EXERCISE DIRECTIONS — In the data below, find every line with the string "United" and pull it out.

DATA FOR ANALYSIS —
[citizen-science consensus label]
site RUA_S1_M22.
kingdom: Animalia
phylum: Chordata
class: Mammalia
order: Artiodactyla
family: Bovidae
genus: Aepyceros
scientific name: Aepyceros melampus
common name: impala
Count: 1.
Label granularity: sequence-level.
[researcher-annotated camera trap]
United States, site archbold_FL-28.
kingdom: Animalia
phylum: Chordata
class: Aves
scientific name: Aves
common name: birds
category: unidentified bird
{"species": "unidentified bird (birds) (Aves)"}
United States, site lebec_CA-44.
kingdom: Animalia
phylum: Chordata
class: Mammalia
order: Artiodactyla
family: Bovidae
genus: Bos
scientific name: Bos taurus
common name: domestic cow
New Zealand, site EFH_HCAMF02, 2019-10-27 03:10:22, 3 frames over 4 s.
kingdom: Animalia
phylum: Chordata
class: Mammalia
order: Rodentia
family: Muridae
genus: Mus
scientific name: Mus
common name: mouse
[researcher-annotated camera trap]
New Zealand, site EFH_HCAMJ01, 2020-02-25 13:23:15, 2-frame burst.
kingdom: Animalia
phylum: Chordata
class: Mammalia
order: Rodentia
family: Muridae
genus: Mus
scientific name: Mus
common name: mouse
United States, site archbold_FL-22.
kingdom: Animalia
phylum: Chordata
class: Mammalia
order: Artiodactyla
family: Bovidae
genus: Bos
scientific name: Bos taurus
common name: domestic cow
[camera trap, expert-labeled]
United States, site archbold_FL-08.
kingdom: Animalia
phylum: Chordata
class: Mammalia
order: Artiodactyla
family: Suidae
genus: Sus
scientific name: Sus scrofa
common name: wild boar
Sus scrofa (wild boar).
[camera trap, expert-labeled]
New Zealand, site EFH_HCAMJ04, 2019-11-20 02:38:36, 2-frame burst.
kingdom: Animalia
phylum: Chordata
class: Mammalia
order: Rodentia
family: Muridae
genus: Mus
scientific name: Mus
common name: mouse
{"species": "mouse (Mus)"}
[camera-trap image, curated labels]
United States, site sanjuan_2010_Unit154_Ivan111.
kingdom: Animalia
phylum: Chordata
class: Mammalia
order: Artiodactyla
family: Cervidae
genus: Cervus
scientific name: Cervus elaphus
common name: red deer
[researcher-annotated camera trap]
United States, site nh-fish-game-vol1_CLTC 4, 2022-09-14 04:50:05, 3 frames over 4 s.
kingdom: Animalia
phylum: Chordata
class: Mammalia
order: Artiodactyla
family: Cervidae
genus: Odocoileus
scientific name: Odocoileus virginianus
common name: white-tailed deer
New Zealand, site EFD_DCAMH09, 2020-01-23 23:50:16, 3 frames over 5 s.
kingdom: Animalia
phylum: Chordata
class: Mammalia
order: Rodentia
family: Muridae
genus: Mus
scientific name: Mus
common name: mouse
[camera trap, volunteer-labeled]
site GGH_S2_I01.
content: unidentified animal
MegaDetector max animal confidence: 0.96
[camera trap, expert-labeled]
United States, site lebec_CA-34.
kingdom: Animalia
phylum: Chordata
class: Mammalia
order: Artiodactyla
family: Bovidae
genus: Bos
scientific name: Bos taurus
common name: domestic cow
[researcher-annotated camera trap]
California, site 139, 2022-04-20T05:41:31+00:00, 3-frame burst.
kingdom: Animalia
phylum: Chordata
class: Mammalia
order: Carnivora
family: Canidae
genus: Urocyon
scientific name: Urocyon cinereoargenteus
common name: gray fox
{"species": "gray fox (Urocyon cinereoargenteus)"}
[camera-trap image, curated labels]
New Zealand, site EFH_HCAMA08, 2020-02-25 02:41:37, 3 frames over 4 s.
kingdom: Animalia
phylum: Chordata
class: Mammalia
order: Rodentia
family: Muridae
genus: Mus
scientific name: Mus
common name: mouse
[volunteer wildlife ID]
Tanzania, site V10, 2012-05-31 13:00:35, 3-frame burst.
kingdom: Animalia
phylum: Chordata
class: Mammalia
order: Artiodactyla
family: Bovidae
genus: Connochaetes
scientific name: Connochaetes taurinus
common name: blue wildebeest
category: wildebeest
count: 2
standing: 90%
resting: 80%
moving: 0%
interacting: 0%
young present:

RESPONSE TO THIS TASK —
United States, site archbold_FL-28.
United States, site lebec_CA-44.
United States, site archbold_FL-22.
United States, site archbold_FL-08.
United States, site sanjuan_2010_Unit154_Ivan111.
United States, site nh-fish-game-vol1_CLTC 4, 2022-09-14 04:50:05, 3 frames over 4 s.
United States, site lebec_CA-34.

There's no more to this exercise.